4) TTV normal (N: 60-100 x/menit, S: 36-36.7 OC, RR: 16-20 x/menit).
Intervensi:
1) Berikan penjelasan pada keluarga tentang sebab-sebab peningkatan TIK dan
akibatnya.
Rasional : keluarga dapat berpartisipasi dalam proses penyembuhan.
2) Berikan klien bed rest total.
Rasional : untuk mencegah perdarahan ulang.

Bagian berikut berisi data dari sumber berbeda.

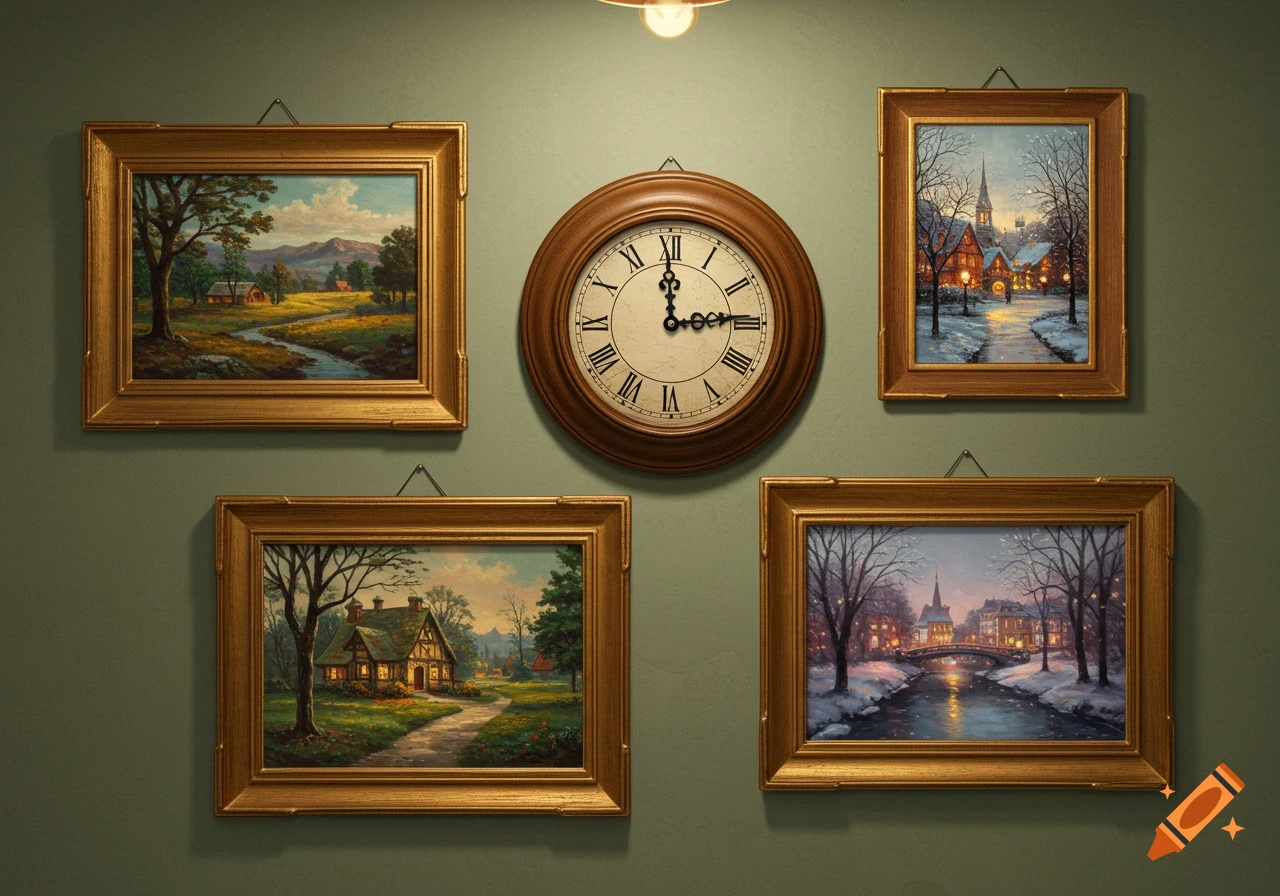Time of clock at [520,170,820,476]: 2:59
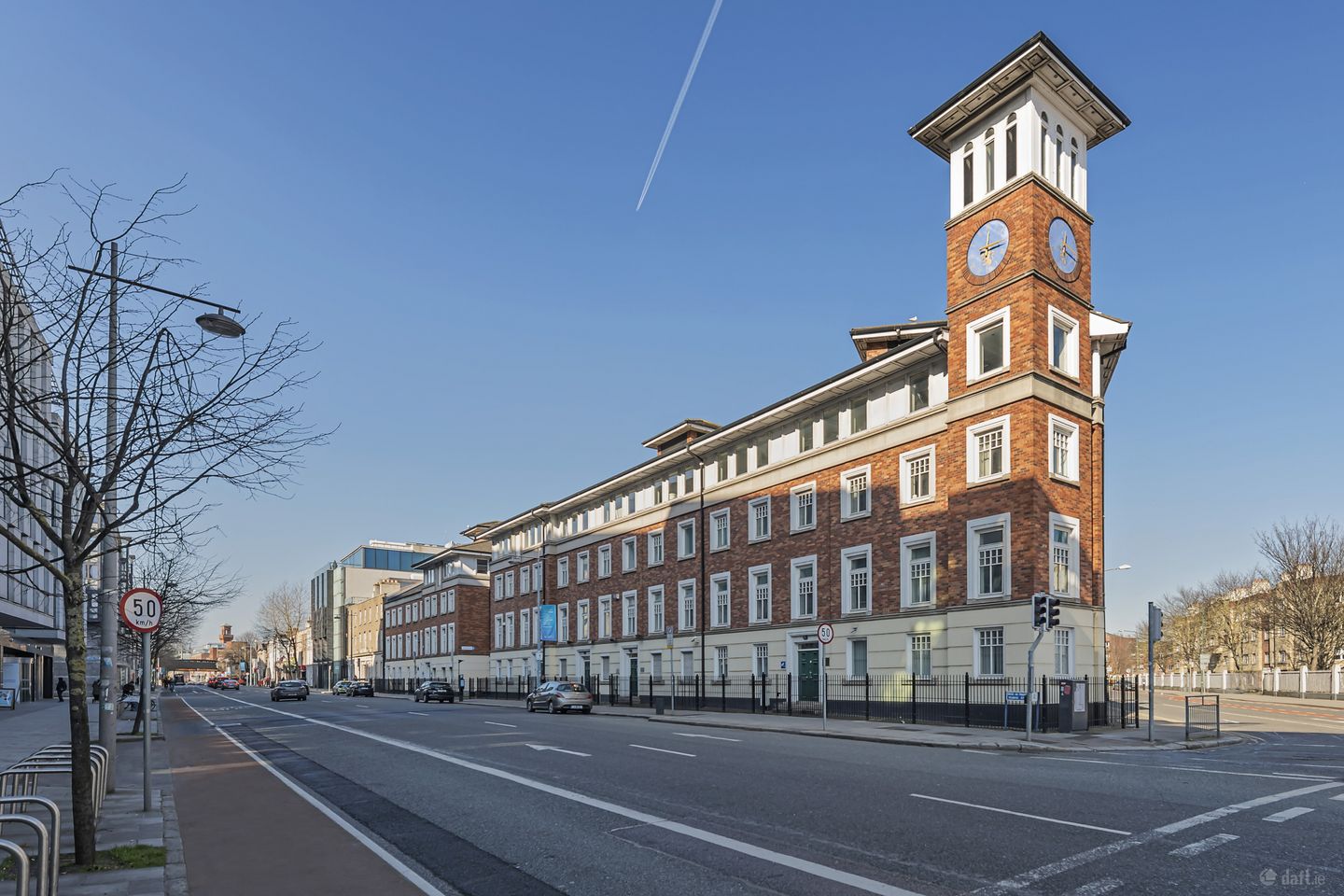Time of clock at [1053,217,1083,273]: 12:19
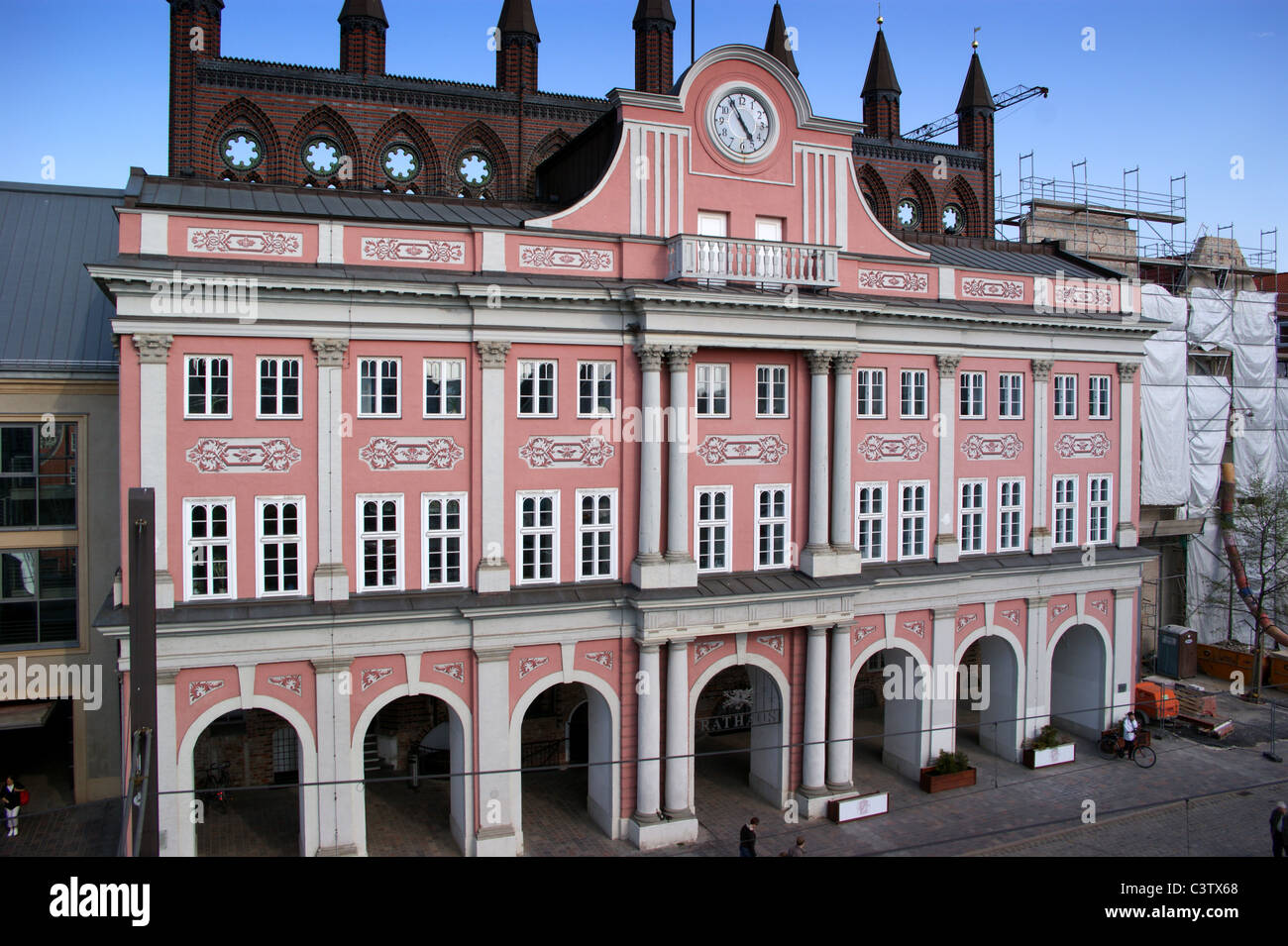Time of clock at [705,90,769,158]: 4:55
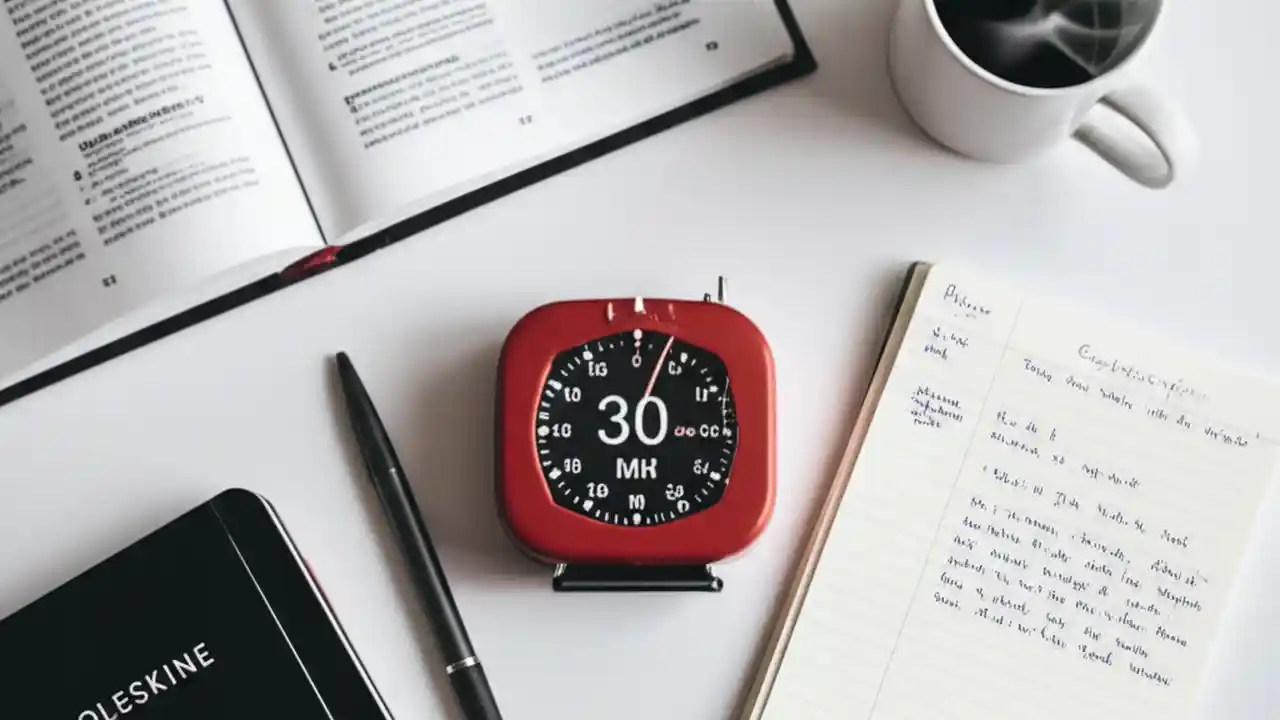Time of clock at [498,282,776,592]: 3:03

3) Observasi dan catat TTV dan kelainan intrakranial tiap 2 jam.
Rasional : mengetahui setiap perubahan yang terjadi pada klien secara dini
untuk penetapan tindakan yang tepat.
4) Berikan posisi kepala lebih tinggi 15-30o dengan letak jantung (beri bantal
tipis).
Rasional : mengurangi tekanan arteri dengan meningkatkan drainase vena
dan memperbaiki sirkulasi serebral.
5) Anjurkan klien untuk menghindari batuk dan mngejan berlebihan.
Rasional : batuk dan mengejan dapat meningkatkan TIK dan potensial terjadi
perdarahan ulang.
6) Ciptakan lingkungan yang tenang dan batasi pengunjung.
Rasional : rangsangan aktivitas yang meningkat dapat meningkatkan TIK.
7) Kolaborasi dengan tim dokter dalam pemberian obat neuroprotektor.
Rasional : memperbaiki sel yang masih viable.
b. Gangguan komunikasi verbal b.d kehilangan kontrol otot facial atau oral.
Tujuan : setelah diberikan tindakan selama 3x24 jam diharapkan kerusakan
komunikasi verbal klien dapat teratasi
Kriteria Hasil :
1) Memperlihatkan suatu peningkatan kemampuan berkomunikasi
2) Mampu berbicara yang koheren
3) Mampu menyusun kata-kata
Intervensi :
1) Kaji tipe/derajat disfungsi, seperti spontan tidak tampak memahami
kata/mengalami kesulitan berbicara atau membuat pengertian sendiri.
Rasional : membantu menentukan daerah dan derajat kerusakan serebral
yang terjadi.
2) Bedakan antara afasia dan disatria.
Rasional : intervensi yang dipilih tergantung pada tipe kerusakannya.
3) Minta pasien untuk mengikuti perintah sederhana.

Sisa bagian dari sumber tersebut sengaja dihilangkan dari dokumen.